RIVOT L .E .
Docimasie.
Traité d’analyse des substances minérales
Paris 1886
ANTIMOINE.
Sb= 806,45.
L'antimoine est d'un blanc grisâtre ; il a un très bel éclat à la cassure fraîche, mais il
se ternit assez rapidement à l'air humide. Lorsqu'il est parfaitement pur, il a la
texture cristalline assez prononcée ; la surface des culots et des lingots, refroidis avec
une certaine lenteur, présente des ramifications cristallines qui rappellent la
disposition des feuilles de fougère. Il communique aux doigts une odeur particulière;
sa saveur est très sensible.
L'antimoine est dur et fragile : il se laisse aisément réduire en poussière fine; sa
densité varie de 6,7-1 à 6,86.
Il entre en fusion un peu au-dessus du rouge sombre ; il donne des vapeurs à une
température un peu plus élevée : ces vapeur» uni une odeur alliacée, notablement
différente de celle que répandent les vapeurs d'arsenic.
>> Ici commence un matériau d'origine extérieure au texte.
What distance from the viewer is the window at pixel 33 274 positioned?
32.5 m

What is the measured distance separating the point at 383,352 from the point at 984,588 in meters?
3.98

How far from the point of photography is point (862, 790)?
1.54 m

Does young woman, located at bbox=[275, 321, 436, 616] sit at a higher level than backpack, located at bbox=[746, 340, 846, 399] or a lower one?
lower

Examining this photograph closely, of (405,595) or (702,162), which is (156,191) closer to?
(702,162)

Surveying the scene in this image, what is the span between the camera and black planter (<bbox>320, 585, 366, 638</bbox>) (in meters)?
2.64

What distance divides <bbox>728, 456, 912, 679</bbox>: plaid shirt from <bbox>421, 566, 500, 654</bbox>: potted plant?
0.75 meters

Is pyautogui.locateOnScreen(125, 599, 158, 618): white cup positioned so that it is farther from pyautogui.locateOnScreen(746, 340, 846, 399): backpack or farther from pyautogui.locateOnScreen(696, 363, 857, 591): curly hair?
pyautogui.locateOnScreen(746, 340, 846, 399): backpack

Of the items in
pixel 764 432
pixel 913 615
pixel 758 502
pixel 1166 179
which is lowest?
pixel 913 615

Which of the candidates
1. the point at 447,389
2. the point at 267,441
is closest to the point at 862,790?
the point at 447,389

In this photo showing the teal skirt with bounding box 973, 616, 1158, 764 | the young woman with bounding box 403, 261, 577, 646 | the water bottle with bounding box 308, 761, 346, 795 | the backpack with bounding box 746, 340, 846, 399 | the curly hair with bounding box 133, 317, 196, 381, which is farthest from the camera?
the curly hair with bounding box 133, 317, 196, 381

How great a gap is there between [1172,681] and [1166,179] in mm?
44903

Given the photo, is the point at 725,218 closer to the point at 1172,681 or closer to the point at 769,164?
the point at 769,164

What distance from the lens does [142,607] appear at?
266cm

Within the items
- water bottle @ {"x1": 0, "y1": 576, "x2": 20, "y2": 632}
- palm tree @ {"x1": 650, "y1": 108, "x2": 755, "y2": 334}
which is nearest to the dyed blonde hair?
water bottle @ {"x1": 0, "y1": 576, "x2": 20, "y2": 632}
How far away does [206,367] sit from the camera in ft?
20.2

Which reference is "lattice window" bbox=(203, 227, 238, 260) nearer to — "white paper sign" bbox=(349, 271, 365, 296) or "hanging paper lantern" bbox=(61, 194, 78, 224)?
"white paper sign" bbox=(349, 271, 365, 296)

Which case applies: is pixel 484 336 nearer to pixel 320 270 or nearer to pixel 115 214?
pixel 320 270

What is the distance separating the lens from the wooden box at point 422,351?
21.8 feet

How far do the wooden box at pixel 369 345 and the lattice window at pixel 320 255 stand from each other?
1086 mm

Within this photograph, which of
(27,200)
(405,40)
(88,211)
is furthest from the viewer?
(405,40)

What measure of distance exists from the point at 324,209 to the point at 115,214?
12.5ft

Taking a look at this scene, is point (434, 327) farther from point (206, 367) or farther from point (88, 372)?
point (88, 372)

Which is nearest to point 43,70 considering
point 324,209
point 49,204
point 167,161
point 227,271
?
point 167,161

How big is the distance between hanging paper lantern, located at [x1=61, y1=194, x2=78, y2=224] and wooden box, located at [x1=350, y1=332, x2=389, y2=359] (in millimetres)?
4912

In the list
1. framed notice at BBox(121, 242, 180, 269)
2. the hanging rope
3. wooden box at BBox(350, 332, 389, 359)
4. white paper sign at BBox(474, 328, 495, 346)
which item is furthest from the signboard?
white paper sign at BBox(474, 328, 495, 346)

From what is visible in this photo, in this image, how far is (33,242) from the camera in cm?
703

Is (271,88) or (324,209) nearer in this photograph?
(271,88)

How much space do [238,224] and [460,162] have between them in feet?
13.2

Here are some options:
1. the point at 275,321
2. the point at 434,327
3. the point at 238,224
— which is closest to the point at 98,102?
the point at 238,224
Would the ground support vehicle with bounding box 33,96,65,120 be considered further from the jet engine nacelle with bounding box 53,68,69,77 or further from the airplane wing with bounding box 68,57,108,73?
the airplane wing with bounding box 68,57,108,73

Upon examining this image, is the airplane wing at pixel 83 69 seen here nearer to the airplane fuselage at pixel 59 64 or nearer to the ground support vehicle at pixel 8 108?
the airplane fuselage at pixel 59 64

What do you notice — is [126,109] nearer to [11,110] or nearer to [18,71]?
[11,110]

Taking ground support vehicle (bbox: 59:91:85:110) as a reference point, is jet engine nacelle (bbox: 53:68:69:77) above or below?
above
Chauffé au rouge vif dans un creuset fermé, et sous une couche un peu épaisse de
matières fixes en fusion, il donne des vapeurs très appréciables; mais, cependant, il
ne perd que très lentement de son poids. Au contraire, lorsque l'antimoine est
chauffé jusqu'au rouge vif dans un courant de gaz, qui n'exerce sur le métal aucune
action chimique, il est volatilisé avec une assez grande rapidité ; on ne parvient,
cependant, que très difficilement à le faire passer en totalité à l'état de vapeurs. Au
point de vue des essais de laboratoire, aussi bien que pour le traitement
métallurgique, l'antimoine offre l'inconvénient d'être très volatil, sans être distillable
comme le zinc et le cadmium.
L'antimoine ne décompose l'eau qu'à une température assez élevée. A la
température ordinaire, dans l'eau aérée, l'antimoine s'oxyde assez promptement par
l'oxygène de l'air, sans qu'il y ait dégagement de gaz.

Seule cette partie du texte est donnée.